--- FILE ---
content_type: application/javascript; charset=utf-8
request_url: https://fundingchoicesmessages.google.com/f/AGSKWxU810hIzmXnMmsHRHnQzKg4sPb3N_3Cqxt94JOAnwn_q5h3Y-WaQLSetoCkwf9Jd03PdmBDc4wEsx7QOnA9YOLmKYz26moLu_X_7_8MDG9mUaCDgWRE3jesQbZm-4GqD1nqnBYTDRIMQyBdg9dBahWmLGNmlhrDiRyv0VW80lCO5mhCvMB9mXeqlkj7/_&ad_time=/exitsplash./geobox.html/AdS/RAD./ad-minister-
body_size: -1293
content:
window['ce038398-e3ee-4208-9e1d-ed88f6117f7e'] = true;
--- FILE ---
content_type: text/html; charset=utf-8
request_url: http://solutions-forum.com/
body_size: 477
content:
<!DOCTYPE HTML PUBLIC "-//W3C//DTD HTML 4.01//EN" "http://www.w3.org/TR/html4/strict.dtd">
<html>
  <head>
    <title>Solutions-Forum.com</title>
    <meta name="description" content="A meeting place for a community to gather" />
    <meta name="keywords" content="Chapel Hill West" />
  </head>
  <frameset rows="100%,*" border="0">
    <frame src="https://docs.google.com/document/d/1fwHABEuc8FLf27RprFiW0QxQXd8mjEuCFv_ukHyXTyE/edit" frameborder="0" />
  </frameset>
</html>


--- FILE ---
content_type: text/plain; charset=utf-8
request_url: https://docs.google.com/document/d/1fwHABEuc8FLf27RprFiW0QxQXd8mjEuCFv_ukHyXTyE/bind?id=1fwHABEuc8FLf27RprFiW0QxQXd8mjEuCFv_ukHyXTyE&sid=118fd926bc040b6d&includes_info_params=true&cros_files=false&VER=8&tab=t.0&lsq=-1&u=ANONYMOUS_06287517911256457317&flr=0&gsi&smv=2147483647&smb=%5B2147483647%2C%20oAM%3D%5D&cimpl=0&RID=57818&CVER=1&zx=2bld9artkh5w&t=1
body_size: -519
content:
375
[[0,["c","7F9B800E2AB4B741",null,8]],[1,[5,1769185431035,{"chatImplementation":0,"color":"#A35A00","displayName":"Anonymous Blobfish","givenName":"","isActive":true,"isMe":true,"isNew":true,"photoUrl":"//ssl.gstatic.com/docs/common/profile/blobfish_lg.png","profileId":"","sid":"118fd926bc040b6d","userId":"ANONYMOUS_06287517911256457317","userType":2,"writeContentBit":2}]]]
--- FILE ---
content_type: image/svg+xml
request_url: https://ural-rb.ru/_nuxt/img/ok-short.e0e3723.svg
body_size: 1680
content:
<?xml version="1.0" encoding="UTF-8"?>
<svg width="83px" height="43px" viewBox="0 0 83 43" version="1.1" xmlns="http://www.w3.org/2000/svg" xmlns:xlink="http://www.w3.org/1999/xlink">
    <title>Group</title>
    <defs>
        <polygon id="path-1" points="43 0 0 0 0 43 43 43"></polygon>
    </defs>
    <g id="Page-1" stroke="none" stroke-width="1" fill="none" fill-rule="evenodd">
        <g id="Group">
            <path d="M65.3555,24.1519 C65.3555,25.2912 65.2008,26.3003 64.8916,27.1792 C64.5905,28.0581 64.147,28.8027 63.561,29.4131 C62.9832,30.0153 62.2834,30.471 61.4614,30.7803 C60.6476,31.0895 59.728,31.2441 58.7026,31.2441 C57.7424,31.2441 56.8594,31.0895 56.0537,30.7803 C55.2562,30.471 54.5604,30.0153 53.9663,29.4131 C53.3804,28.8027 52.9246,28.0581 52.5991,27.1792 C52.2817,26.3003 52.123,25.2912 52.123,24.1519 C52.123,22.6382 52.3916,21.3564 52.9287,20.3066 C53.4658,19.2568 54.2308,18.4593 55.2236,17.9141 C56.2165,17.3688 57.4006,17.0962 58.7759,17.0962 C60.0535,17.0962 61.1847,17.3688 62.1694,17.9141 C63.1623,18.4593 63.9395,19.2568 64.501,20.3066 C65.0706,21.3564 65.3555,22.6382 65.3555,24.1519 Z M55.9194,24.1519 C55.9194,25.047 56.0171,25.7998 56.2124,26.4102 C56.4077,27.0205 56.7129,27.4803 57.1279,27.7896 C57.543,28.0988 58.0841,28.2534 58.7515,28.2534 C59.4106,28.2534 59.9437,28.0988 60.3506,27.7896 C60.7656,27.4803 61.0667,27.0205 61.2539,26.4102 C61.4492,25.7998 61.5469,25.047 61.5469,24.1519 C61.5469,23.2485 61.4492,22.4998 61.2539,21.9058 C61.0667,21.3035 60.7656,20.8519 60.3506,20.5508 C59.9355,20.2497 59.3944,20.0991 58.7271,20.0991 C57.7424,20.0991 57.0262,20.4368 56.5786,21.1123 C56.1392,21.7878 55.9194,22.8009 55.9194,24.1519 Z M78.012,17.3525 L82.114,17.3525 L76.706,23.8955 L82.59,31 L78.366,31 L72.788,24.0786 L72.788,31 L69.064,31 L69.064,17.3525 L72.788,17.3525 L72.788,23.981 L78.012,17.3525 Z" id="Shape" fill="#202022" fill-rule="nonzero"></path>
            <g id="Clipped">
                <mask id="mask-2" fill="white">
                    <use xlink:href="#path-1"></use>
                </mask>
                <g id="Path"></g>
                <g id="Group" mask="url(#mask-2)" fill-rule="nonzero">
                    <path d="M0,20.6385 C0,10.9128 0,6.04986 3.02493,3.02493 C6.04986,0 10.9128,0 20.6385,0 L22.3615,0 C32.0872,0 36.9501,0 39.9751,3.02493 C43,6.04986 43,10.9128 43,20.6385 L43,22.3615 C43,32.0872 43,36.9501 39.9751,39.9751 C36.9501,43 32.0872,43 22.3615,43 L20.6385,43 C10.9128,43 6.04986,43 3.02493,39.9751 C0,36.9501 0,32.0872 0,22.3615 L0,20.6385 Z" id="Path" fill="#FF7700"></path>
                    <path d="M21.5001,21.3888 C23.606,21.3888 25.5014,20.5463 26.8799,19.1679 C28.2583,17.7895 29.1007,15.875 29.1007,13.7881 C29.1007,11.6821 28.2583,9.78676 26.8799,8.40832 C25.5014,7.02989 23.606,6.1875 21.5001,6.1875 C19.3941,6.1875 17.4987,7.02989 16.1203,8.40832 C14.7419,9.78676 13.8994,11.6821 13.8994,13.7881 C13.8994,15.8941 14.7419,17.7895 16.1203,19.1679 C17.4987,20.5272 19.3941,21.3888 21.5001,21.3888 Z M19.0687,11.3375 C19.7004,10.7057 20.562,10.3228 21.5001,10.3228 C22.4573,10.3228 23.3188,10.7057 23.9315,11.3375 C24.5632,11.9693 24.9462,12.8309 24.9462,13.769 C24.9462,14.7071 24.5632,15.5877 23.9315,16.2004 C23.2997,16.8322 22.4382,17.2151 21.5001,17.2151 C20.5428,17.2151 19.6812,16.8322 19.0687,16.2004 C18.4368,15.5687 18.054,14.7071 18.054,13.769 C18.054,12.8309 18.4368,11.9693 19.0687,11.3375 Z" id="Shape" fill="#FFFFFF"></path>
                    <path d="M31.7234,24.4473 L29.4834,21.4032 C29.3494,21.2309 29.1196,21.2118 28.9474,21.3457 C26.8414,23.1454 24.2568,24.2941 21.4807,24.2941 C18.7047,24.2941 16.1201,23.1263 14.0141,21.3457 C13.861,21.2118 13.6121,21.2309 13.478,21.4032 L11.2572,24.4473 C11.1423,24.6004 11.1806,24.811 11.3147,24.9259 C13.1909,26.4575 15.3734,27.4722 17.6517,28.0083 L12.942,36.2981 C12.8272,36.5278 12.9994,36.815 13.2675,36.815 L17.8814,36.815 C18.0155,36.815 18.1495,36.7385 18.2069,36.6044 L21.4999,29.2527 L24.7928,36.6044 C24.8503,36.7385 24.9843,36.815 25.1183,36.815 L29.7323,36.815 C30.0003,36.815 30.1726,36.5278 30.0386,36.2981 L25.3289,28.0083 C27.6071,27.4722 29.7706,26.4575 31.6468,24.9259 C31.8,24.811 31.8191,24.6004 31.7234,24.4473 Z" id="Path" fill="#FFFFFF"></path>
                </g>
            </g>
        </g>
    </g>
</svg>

**What you should do**
Tell how many lines in the material contain the word "width". Only the number is wanted.

**Exercise solution**
2